HazyResearch / metal

Snorkel MeTaL: A framework for training models with multi-task weak supervision
Apache License 2.0
423 stars 79 forks source link

MMTL training accuracies swinging between two datasets #191

Closed Peter-Devine closed 5 years ago

Peter-Devine commented 5 years ago

I am currently using Snorkel MeTaL on two similar datasets with a shared BERT input layer and different linear heads. These two tasks are classification tasks that converge quickly using vanilla BERT by themselves. Upon examining accuracy across epochs, I can see that training and dev accuracy violently swings between being very good for dataset 1 and bad for dataset 2 to the opposite. It does not seem to be converging to some "happy medium" at present.
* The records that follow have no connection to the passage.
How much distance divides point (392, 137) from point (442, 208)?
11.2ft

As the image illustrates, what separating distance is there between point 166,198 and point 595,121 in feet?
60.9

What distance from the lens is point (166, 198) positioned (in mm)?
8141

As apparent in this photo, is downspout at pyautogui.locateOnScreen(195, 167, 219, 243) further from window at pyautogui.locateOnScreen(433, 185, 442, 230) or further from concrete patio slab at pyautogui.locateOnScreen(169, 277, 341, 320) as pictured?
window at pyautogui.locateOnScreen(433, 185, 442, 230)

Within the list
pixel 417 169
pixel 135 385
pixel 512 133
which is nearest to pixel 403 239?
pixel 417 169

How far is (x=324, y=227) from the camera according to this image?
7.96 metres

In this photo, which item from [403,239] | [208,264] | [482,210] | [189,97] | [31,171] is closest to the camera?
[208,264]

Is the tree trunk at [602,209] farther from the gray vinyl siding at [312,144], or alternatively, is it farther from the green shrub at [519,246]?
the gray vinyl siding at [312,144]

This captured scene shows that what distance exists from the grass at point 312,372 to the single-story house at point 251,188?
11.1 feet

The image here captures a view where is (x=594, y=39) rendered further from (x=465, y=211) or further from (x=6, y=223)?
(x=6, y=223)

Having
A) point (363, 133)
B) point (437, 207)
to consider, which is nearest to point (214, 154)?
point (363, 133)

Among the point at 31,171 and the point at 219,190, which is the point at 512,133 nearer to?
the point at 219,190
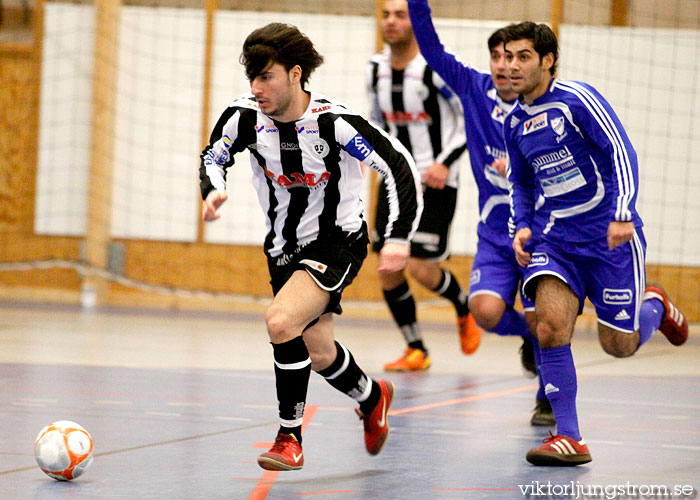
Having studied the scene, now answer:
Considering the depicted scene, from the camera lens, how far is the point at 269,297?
10.7 m

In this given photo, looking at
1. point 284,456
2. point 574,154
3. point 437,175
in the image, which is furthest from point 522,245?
point 437,175

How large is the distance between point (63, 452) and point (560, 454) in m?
1.73

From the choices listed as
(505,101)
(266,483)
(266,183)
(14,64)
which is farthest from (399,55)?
(14,64)

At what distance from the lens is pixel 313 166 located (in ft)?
13.0

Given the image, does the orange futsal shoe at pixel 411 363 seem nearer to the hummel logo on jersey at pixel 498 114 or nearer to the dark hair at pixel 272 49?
the hummel logo on jersey at pixel 498 114

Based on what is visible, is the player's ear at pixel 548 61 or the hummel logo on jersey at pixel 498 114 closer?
the player's ear at pixel 548 61

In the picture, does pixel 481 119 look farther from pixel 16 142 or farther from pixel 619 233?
pixel 16 142

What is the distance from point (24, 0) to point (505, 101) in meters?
7.19

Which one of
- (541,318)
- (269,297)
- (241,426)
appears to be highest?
(541,318)

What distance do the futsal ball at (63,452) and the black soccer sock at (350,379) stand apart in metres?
0.96

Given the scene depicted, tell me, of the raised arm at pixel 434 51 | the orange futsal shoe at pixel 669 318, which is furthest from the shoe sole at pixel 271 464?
the raised arm at pixel 434 51

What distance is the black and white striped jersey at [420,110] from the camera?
22.0 ft

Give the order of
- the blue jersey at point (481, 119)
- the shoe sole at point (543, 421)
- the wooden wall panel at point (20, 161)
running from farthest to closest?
the wooden wall panel at point (20, 161)
the blue jersey at point (481, 119)
the shoe sole at point (543, 421)

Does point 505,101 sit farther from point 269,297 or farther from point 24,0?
point 24,0
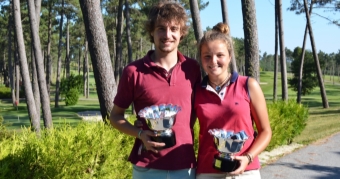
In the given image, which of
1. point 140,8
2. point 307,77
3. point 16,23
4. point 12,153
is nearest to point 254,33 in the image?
point 12,153

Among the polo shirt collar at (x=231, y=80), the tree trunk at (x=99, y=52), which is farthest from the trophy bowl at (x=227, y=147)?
the tree trunk at (x=99, y=52)

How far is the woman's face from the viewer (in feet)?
8.00

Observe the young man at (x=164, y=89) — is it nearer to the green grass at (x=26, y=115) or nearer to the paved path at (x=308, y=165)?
the paved path at (x=308, y=165)

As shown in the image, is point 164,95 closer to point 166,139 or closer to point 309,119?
point 166,139

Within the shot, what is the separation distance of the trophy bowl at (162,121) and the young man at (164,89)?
5.6 inches

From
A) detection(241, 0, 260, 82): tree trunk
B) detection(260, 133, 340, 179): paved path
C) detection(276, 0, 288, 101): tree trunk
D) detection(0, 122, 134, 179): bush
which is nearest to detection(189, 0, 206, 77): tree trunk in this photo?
detection(241, 0, 260, 82): tree trunk

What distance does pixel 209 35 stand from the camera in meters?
2.48

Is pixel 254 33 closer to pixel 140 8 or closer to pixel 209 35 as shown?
pixel 209 35

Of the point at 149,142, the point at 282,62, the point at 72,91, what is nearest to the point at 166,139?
the point at 149,142

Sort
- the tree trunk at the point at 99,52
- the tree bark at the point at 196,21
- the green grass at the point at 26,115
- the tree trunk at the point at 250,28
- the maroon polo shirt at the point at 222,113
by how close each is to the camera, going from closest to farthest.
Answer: the maroon polo shirt at the point at 222,113 < the tree trunk at the point at 99,52 < the tree trunk at the point at 250,28 < the tree bark at the point at 196,21 < the green grass at the point at 26,115

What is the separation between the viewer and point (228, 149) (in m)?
2.25

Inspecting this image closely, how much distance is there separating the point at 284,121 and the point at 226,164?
796 cm

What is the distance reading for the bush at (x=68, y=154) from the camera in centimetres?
369

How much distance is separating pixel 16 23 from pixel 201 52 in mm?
10760
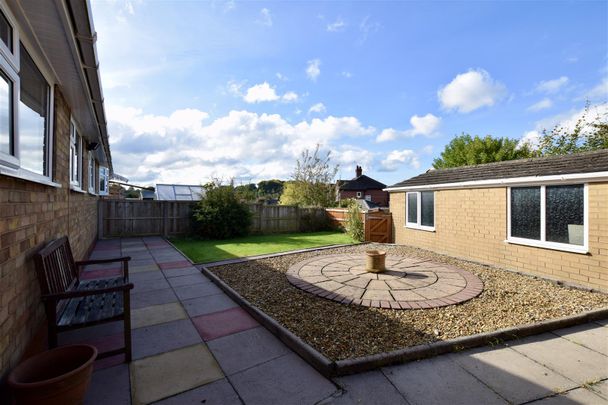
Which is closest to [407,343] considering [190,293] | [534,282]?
[190,293]

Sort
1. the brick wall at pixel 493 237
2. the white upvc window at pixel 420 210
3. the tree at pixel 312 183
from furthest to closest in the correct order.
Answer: the tree at pixel 312 183, the white upvc window at pixel 420 210, the brick wall at pixel 493 237

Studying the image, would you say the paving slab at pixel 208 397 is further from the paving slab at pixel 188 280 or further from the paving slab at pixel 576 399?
the paving slab at pixel 188 280

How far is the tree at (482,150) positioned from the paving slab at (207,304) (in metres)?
24.4

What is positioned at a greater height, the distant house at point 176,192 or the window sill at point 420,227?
the distant house at point 176,192

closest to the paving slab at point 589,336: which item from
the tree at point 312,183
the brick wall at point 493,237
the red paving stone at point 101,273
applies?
the brick wall at point 493,237

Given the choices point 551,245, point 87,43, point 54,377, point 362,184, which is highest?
point 362,184

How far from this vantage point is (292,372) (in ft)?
8.78

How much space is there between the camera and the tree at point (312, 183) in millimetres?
20531

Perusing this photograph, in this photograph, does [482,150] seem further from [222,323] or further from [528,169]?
[222,323]

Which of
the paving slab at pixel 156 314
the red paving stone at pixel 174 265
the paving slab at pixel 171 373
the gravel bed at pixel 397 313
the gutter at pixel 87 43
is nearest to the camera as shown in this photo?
the paving slab at pixel 171 373

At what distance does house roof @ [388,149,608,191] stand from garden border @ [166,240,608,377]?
3183 millimetres

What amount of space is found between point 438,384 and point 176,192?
2254cm

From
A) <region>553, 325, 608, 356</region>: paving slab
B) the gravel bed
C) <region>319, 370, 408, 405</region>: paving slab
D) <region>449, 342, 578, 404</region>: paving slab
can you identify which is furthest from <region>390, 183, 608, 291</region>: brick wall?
<region>319, 370, 408, 405</region>: paving slab

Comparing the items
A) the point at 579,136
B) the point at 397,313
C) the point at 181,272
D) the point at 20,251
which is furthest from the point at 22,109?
the point at 579,136
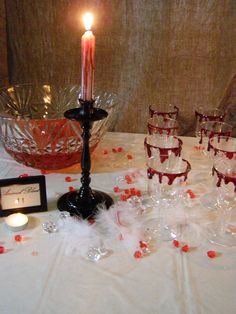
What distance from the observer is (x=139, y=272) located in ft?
2.11

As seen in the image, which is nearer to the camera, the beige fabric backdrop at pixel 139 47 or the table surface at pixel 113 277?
the table surface at pixel 113 277

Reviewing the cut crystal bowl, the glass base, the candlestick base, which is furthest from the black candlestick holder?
the glass base

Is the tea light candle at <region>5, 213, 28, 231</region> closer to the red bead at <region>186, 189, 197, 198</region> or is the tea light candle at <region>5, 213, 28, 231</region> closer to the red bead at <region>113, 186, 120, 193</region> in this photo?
the red bead at <region>113, 186, 120, 193</region>

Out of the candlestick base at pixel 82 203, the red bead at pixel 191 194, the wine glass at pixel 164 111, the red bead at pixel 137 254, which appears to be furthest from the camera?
the wine glass at pixel 164 111

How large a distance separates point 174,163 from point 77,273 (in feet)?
1.14

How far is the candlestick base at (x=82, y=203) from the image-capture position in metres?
0.79

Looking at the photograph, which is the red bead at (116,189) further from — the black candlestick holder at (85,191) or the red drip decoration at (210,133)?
the red drip decoration at (210,133)

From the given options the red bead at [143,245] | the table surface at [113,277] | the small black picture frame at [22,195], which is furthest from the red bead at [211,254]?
the small black picture frame at [22,195]

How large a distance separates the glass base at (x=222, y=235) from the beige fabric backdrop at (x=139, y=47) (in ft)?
2.69

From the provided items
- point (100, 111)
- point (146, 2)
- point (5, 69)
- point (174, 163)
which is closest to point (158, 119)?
point (174, 163)

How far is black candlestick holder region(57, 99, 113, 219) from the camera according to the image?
28.4 inches

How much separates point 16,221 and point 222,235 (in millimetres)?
409

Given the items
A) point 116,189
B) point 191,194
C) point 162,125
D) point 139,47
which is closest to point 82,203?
point 116,189

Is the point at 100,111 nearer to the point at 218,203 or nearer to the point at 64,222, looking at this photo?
the point at 64,222
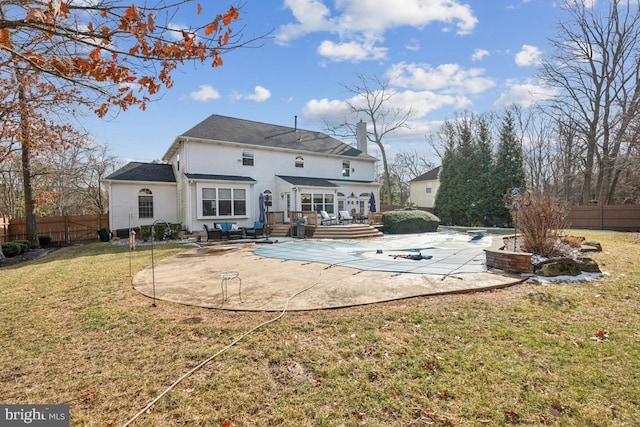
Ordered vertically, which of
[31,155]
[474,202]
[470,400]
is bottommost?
[470,400]

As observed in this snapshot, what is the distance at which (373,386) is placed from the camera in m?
2.73

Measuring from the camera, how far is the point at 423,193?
1385 inches

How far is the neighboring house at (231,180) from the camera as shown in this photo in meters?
17.3

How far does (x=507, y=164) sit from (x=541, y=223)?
17340mm

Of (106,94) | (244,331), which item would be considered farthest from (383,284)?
(106,94)

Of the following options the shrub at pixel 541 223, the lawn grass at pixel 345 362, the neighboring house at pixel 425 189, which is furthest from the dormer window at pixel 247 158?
the neighboring house at pixel 425 189

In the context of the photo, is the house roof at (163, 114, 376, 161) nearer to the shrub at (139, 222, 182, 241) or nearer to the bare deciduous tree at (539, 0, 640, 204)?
the shrub at (139, 222, 182, 241)

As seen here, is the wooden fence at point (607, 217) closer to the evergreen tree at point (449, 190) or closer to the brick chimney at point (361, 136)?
the evergreen tree at point (449, 190)

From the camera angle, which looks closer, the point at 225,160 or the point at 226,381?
the point at 226,381

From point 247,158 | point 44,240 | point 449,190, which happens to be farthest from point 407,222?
point 44,240

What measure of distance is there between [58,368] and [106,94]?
3.26 metres

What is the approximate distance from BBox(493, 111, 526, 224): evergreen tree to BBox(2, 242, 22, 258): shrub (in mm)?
27901

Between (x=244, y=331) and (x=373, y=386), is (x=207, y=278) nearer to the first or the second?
(x=244, y=331)

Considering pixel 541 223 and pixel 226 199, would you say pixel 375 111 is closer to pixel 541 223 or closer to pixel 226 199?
pixel 226 199
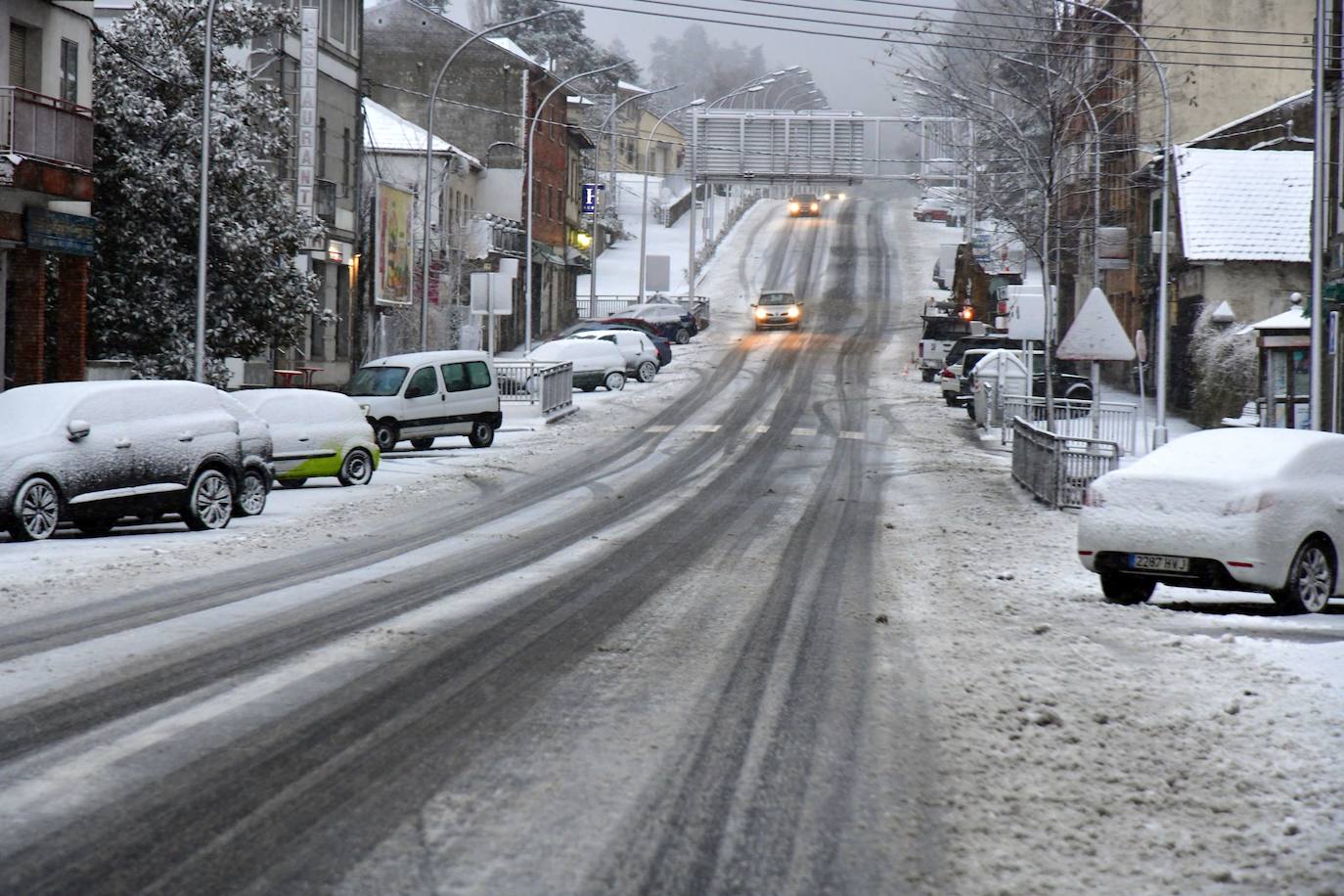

Any ideas/advice on how you overcame this in your RTE tests?

Thanks

bhancock8 commented 5 years ago

Hmm, hard to say without more information. It's possible that your batches are not randomly shuffled somehow (by default they should be). But if your model was seeing all batches of one task followed by all of the other, that could explain the oscillating effect you described. Have you also tried lowering the learning rate to see if that calms things down?

Peter-Devine commented 5 years ago

So I managed to fix this problem by changing the optimiser config to this:

optimizer_config = {
        "optimizer": "sgd",
        "optimizer_common": {"lr": 0.005},
        "sgd_config": {"momentum": 0.01},
    }

Which has meant that my datasets' dev accuracies both peak within a few epochs at a level that I would expect. I am currently under the assumption that this was a problem with my datasets, instead of with the implementation of the default Adam optimiser. I would recommend this fix to anyone else with this problem working on obscure datasets as it has worked well for me in this case.

bhancock8 commented 5 years ago

Thanks for sharing! Glad you got it working for your problem.